The Night of the Night of the Affair Affair
By 1964, James Bond was a big, big deal at the movies. Dr. No had begat From Russia With Love, and Goldfinger was on the way.
American MOVIES weren't quite able to give us an American Bond -- Dean Martin as Matt Helm and James Coburn, somewhat better as Derek Flint -- were really spoofs at heart.
But American television got with the program and fast.
By the 1964-1965 TV season, NBC-TV debuted The Man From UNCLE, which while initially centered on one Bond-like agent (Robert Vaughn as Napoleon Solo...the name of a minor villain in Goldfinger) eventually became a spy buddy caper (Blond haired Brit David McCallum became one of many "Fifth Beatles" as friendly Russian Illya Kuryakin.)

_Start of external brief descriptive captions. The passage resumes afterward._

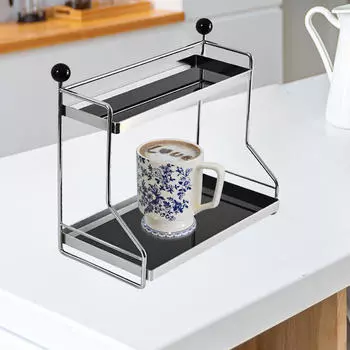 2-х уровневая стойка для хранения подстаканников для кофе, полка для косметики, современные чашки, кружки для Black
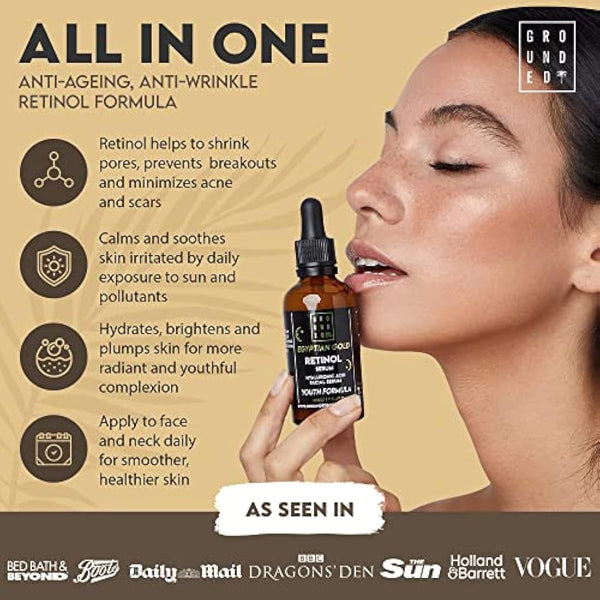 Egyptian Gold Anti Ageing (1%) Retinol Face Serum with Hyaluronic Acid, Vitamin C, Aloe Vera, Vitamin E & Jojoba Seed Oil. High Strength Skin Rejuvenating Formula Suitable for Men & Women - 50ml, UK
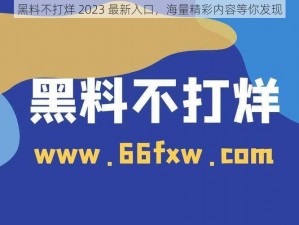 黑料不打烊 2023 最新入口，海量精彩内容等你发现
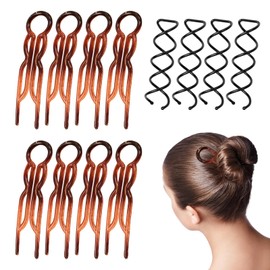 8 PCS French Hair Pin for Women,U Shaped Hairpins,with 4 Spiral Clips,Firmly Fixed,Simple and Convenient to Use,for Daily Wear,Casual Parties and Weddings,for Women Hairstyle Accessories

By the 1965-1966 season the next year, CBS got into the act with a twist -- they put James Bond in the old 1880s West , called him James West(pretty direct copying, I'd say) and called it The Wild Wild West. Whereas Vaughn and McCallum were rather evenly matched heartthrobs(one skewing a little older for ladies, the other a little younger for girls), The Wild Wild West went a different route -- Robert Conrad as James West was more of a violent macho muscleman as the main spy, and Ross Martin became more of the "cerebral older sidekick" -- he could not match Conrad in looks but he could fight some and got pretty girls too. The Wild Wild West posited a fantasy that could match the jocks with the brains among boys and their friends. It was a friendly fantasy for boys of both brawn and brains.
The Man From UNCLE went a season earlier than The Wild Wild West, and established two gimmicks:
ONE: The title of each episode was "The SOMETHING Affair," to wit:
The Vulcan Affair
The Shark Affair
The Deadly Games Affair
The See Paris and Die Affair
...and, for an episode with Eddie Albert as a spy posing as evangelist Brother Love -- "The Love Affair."

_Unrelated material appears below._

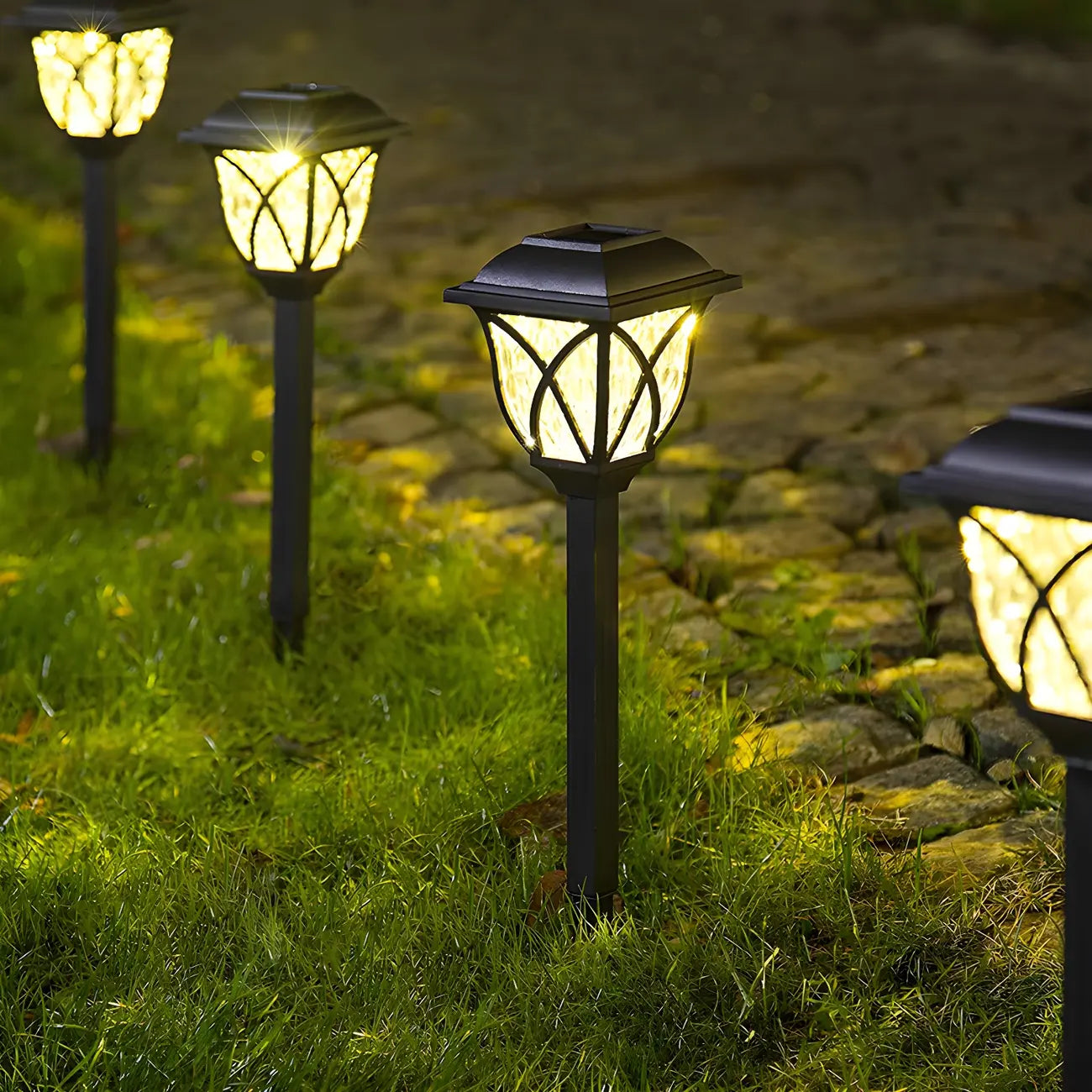 Borne lumineuse solaire LED artistique d'extérieur pour allée de jardin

A year later, not to be outdone, The Wild Wild West creators settled on their own episode title gimmick: "Night of the SOMETHING."
The Night of the Inferno
The Night of the Deadly Bed
The Night the Wizard Shook the Earth
If both series copycatted James Bond, the second one through the door(Wild, Wild West) rather copied the first (The Man From UNCLE) with its idea of a special kind of title motif.
But that wasn't all.
The Man From UNCLE (first) tended to fade out to each commercial on "blur" and then to fade in on the next scene after commercial with both a freeze frame and a few words from the script of the episode (ie "How do you propose to get out of this one?")
The Wild Wild West went for something more flashy. At the fade out to each commercial the last image of the scene would "freeze frame"(often a villain smiling) and the image would occupy one of four quarters of the credit screen. The final freeze frame of the episode was often -- but not always -- James West's private train chugging away from the foreground (a shot inspired, interestingly enough, by the final shot of John Ford's 1962 Western The Man Who Shot Liberty Valance."
The end credits of Season One of The Man From UNCLE brought back freeze framed "highlight shots" from the episode before, but from Season Two on...they just went for a stills of Solo and Illya and their boss(owlish old Leo G. Carroll) and hot chicks from the breasts down.
The end credits of all seasons of The Wild Wild West reviewed the "four freeze frames" of each story, but that presentation changed over time: the first year was in black and white, the second year assigned a bright color to each frame (blue, yellow, red green) , but over time the budget required a fairly simple color drawing of each frame.
Still, BOTH series put a great credits theme over those end credits (four different versions for the four different seasons o The Man From UNCLE) and provided us young fans with exciting weekly memories for years to come...all done, after all, pretty much on minimal budgets on minimal soundstages (our young imaginations filled in the rest.)
Trends die. The spy trend died on TV(while Bond struggled on for awhile and came back at the movies) The Man From UNCLE , which started a season earlier than The Wild Wild West, ended a season earlier(mid-year yet, to be replaced by Laugh-In yet.) UNCLE was gone by 1968. The Wild Wild West, as if on schedule , by 1969. Spy shows died out, and in the 70's the Cop was King (Kojak, Columbo, The Streets of San Francisco, Starsky and Hutch, Police Story) along with the occasional private eye(Rockford, Harry O, elderly Banraby Jones and Corpulent Cannon.)
Times change, but The Man From UNCLE and The Wild Wild West are fabulous markers of a more fanciful and fun time for weekly action series.
PS. One more parallel: Season One of The Man From UNCLE was in black and white; the final three in color. Even with a "one year later" start, Season One of The Wild Wild West was in black and white, the final three in color. "A matched pair."